**WHAT IS EXPECTED:** Recast the lines below as a JSON list of strings, one string per line, skipping any blank lines. Leave the pictures out of the answer.

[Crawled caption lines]
*** Block opens ***
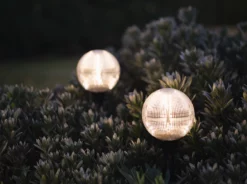 Hoselink Decorative Solar Garden Globe - Ground Spike Or Hanging LED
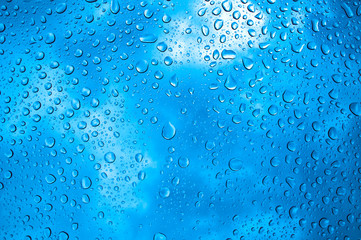 water droplet background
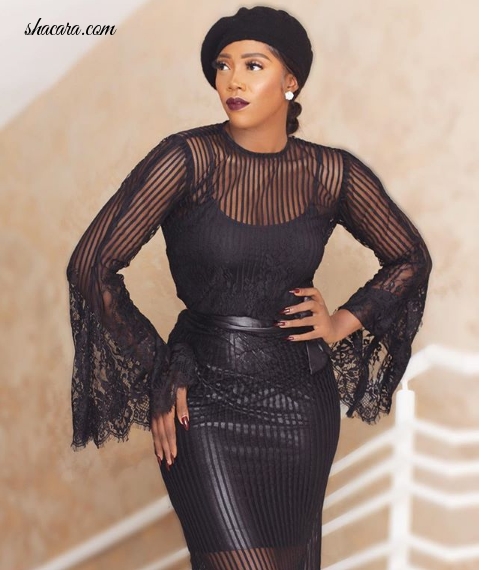 Tiwa Savage Gone ‘Bad Chic’ in Iro & Buba By April By Kunbi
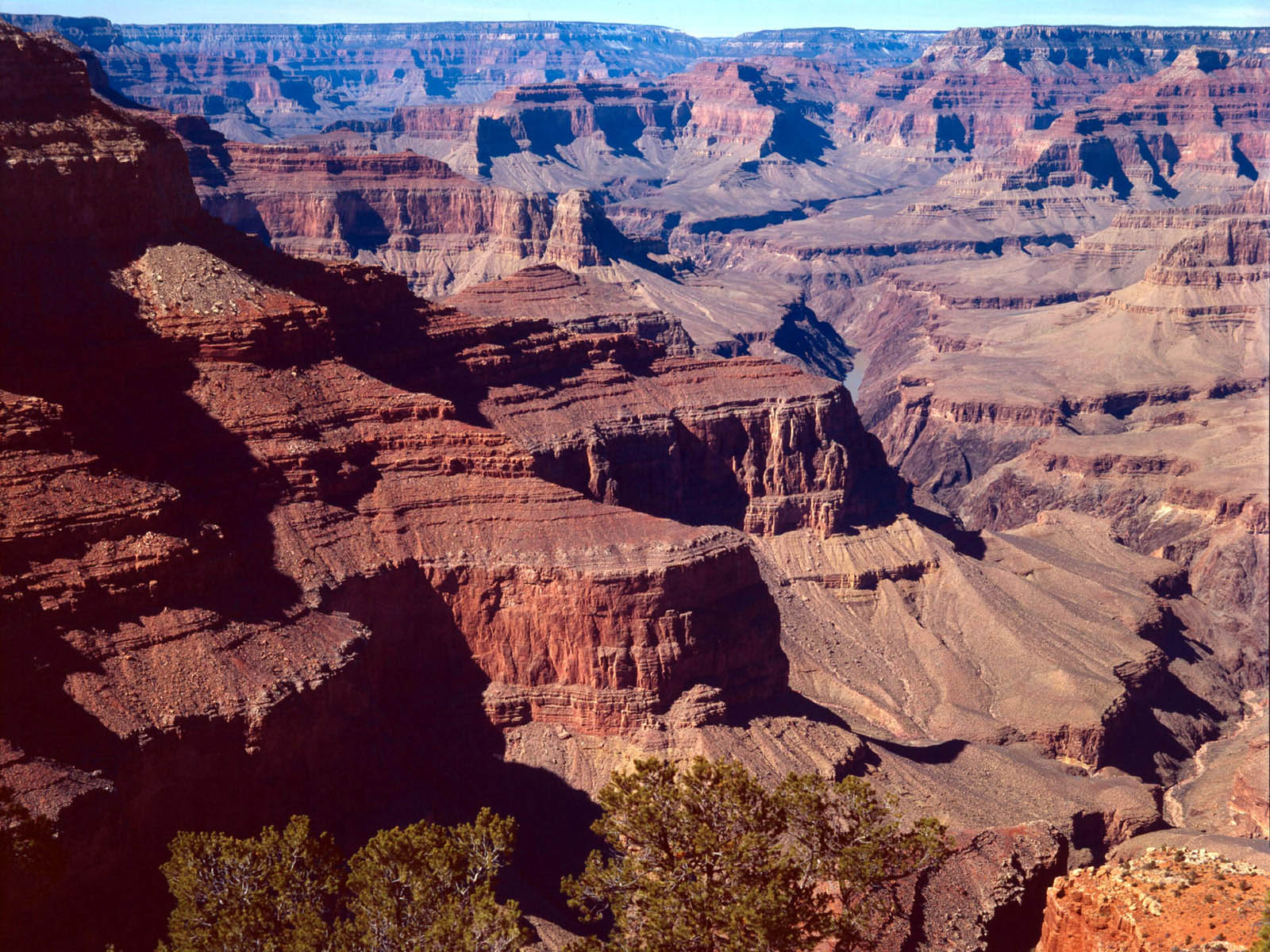 Grand Canyon Wallpaper National Park Canyons Nature Scenery Online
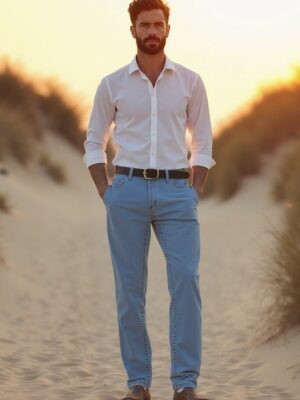 Urban Button Pantalón Vaquero Classic 38|40|42|44|46|48|50|52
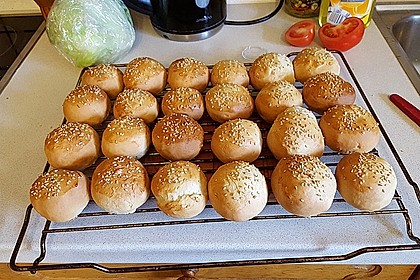 Hamburger Brötchen 100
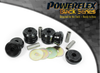 Powerflex Rear Subframe Mounting Bush PFR3-122BLK - Fits Audi A4 / S4 / RS4 A4 / S4 / RS4 B5 (1995-2001) A4 Quattro (1995-2001)
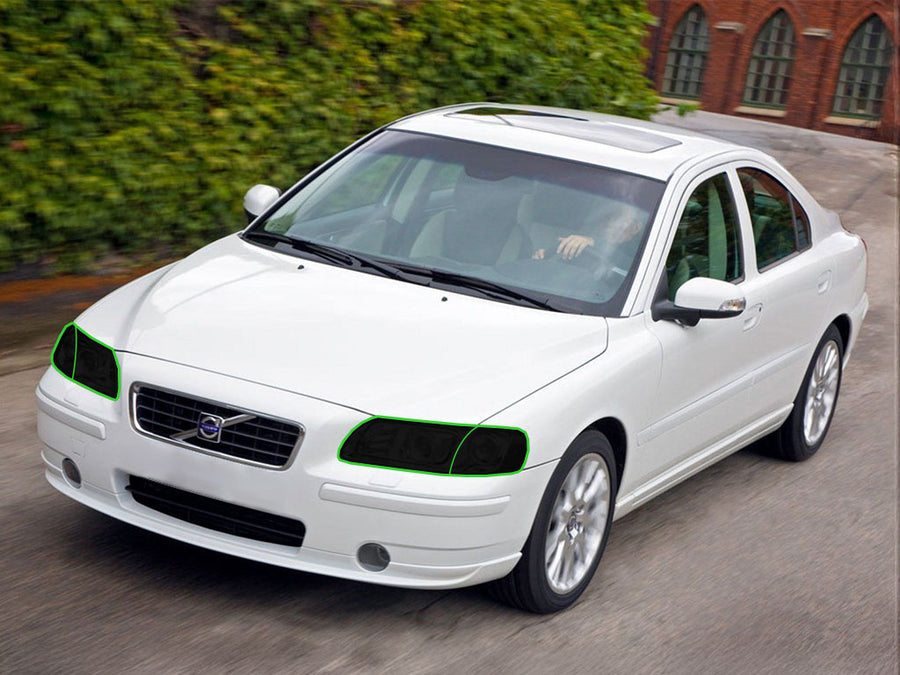 volvo s60 2001-2010 Headlight Tint Location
*** Block closes ***
**RESULT OF THIS TASK:**
[
  " Hoselink Decorative Solar Garden Globe - Ground Spike Or Hanging LED",
  " water droplet background",
  " Tiwa Savage Gone ‘Bad Chic’ in Iro & Buba By April By Kunbi",
  " Grand Canyon Wallpaper National Park Canyons Nature Scenery Online",
  " Urban Button Pantalón Vaquero Classic 38|40|42|44|46|48|50|52",
  " Hamburger Brötchen 100",
  " Powerflex Rear Subframe Mounting Bush PFR3-122BLK - Fits Audi A4 / S4 / RS4 A4 / S4 / RS4 B5 (1995-2001) A4 Quattro (1995-2001)",
  " volvo s60 2001-2010 Headlight Tint Location"
]